Movies, Movies, Movies

Licorice Pizza, 2022, directed by Paul Thomas Anderson — 2.5/5 Stars 

Paul Thomas Anderson’s latest movie, the lighthearted, slice-of-life 1970s romance Licorice Pizza, was on track to be one of the best films of the year. Anderson’s past work has established him as a household auteur in the industry, breaking onto the scene with Boogie Nights in 1997 and since wowing critics and audience alike with modern classics like There Will Be Blood and The Master. Trailers for Licorice Pizza excited moviegoers, teasing audiences with nostalgia and youthful awkwardness, set to David Bowie’s “Life on Mars.” In the weeks leading up to the Christmas Day release date, though, contention broke out over the film’s contents. When the film began screening in select theaters in New York and Los Angeles prior to its national release date, accusations of glorifying pedophilia, regarding the age gap between the two lead characters, emerged. Many defended this age gap, claiming that the depiction of the relationship did not equate to endorsement, and deflecting other criticisms as lacking in media literacy. It would seem, though, that the defenders of the distractingly large age gap relationship at the center of the film’s story have been blinded by their biases and their love for Anderson as a director. Not only does the film actively endorse the relationship, it seems to actively combat criticisms of it, frequently acknowledging the difference in maturity levels but proceeding with confidence all the same. It’s truly a shame, as breakout stars Alana Haim and Cooper Hoffman are electric in their roles, and the film has some truly visually beautiful and funny moments, but the story is dragged down by its dated understanding of romance and power dynamics. The complete plot is spoiled in this review. 

Hoffman plays the overly confident and ambitious Gary Valentine, a 15-year-old hustler who is also a child actor. Opposite him is Haim, who plays the 25-year-old, aptly named Alana Kane, a directionless young woman who yearns for the freedom and irresponsibility of youth. It’s clear what Anderson is trying to do here; contrasting the desire to grow up fast with the nostalgia of being a teenager, and demonstrating the way that contrast brings people together. The gap is so startlingly wide, though, that the developing romance between the two makes less and less sense as the story progresses. When Gary first pursues Alana, she shrugs him off, dismissing him as a “kid.” When he invites her on a date, though, she follows through and meets him at a local restaurant. As a viewer, the charitable reading of this situation, and of the story as a whole, is that Alana is entertaining Gary’s crush not because she’s genuinely interested in him romantically, but because she enjoys the attention and misses being a kid like him. Each step of the way, though, not a single aspect of the movie seems to acknowledge the unhealthy and, frankly, gross nature of their relationship. The two weave in and out of each other’s lives, Alana helping Gary with his water bed business, and later departing to work for a local political campaign. In one scene, the two poetically chase each other’s glances from across a room without a hint of irony. The charitable reading completely dissipates when the film ends, closing on what clearly intends to be a romantic kiss between the two, with the final line of dialogue being delivered by Alana: “I love you, Gary.” 

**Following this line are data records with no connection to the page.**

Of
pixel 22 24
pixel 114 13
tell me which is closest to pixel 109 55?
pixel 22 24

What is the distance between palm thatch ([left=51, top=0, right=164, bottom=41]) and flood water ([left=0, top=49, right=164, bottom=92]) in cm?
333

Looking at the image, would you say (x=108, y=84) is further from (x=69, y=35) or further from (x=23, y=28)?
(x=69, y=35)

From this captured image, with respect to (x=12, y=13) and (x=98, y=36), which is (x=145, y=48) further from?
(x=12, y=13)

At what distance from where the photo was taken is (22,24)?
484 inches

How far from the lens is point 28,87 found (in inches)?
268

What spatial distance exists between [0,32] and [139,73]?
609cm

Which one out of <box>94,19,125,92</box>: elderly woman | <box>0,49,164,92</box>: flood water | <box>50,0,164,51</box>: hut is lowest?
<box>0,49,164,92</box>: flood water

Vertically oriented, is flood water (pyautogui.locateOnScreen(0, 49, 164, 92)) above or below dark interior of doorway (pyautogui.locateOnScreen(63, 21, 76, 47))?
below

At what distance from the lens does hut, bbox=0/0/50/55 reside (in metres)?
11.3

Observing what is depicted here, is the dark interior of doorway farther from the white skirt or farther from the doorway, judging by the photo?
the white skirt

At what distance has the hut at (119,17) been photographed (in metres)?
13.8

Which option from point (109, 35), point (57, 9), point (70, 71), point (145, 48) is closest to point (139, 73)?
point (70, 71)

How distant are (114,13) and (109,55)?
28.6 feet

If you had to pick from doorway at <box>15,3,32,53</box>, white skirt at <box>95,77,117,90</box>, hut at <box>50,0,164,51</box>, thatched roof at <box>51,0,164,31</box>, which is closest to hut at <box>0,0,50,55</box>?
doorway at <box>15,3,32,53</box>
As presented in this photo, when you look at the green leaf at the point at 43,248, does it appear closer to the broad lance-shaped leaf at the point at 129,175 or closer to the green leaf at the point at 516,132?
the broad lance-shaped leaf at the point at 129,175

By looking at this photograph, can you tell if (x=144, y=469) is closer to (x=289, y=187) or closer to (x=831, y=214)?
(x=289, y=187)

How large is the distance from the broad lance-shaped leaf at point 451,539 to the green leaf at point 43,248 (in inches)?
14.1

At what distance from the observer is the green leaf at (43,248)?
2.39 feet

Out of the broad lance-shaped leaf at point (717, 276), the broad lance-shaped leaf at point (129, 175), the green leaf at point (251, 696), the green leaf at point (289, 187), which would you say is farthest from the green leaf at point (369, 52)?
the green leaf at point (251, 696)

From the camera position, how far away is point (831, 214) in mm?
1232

If the film intends to comment on this age gap, the commentary is lost. The ages of the characters are mentioned on more than one occasion; the script certainly doesn’t shy away from the gap, but it doesn’t seem to care about fully acknowledging its implications either. When it comes down to it, Gary is a child and Alana is an adult, and that makes the viewing experience deeply uncomfortable. Even worse, the discomfort doesn’t seem to be remotely intentional. 

It’s not like Licorice Pizza doesn’t have its moments. Sean Penn and Bradley Cooper, who are featured in smaller roles, deliver some seriously funny performances. The film’s imagery, in Anderson’s distinct style, is beautifully framed and staged, with slight overexposure of the 70mm film bathing the scenes in a bright, dreamy haze. The soundtrack is appropriately nostalgia-invoking, with some excellently integrated montages set to ‘70s hits. Hoffman and Haim demonstrate some real talent, and their characters feel fleshed out and believable in Anderson’s slightly surreal world. Unfortunately, though, the glaring issue at the core of the story greatly detracts from the ability to enjoy the film as a whole, weighing on the plot and making viewing the film disorienting and frustrating. While Anderson has never failed to demonstrate his craftsmanship, Licorice Pizza has undoubtedly left a mark on his previously flawless record.